There is an unprecedented availability of digitized, politically relevant text. This opens up new horizons for social science research. Turning text into corpora and acquiring abilities to work productively with vast amounts of textual data will stimulate research on old and new research questions in the social sciences. Providing the data and the code to exploit the opportunities of digitalization for our discipline is the purpose of the PolMine Project.


The formula “code is theory” drives what we develop. Valid research findings require to combine qualitative and quantitative analytical steps seamlessly in an interactive workflow. We see text as linguistic data. These ideas are implemented using the statistical programming language R. The R package polmineR is our core package for text analysis and is complemented by packages for corpus preparation.


Our focus is to turn texts issued by public institutions into language resources for research. A digital public archive of democracy is the ultimate vision. GermaParl, a corpus of parliamentary protocols is our flagship corpus. We strive for a sustainable research data management that includes a fully reproducible data preparation workflow, work with standardized, TEI-compatible data formats, and involve users for quality management.
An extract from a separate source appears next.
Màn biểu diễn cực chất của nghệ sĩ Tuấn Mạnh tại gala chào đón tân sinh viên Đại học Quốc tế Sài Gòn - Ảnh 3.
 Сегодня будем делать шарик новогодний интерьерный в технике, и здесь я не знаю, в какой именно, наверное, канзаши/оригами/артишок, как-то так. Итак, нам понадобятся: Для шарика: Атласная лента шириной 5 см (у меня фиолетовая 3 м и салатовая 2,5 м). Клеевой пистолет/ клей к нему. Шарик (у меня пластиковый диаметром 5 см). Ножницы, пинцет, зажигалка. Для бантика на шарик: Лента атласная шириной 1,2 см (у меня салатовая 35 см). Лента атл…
Whether you call it computer-assisted content analysis, text mining, computational social science, or digital humanities: There are new techniques and methodologies students and researchers need to acquire. To make productive use of new technologies in our digital era-research practices, we develop the ‘Using Corpora in Social Science Research (UCSSR)’-series of teaching and learning materials, currently a set of slides that is available via GitHub Pages.


Our substantive research is about the politics and policies in pluralist immigration societies. The PolMine Project has benefitted from research projects on associations in the migration policy domain, parliamentarians with a migration background, and changing policy agendas and attention structures related to integration policy. In a sense, code and data are a spin-off from this research, to make resources re-usable and findings reproducible.


The PolMine Project is an initiative of Andreas Blätte, Professor of Public Policy and Regional Politics. The members of the PolMine Research Group contribute to the project either by contributing code and data, or by actively using resources and giving feedback. PolMine is affiliated with the NRW School of Governance at the Institute of Political Science (Department of the Social Sciences, University of Duisburg-Essen). PolMine is a registered category-C centre in the CLARIN network.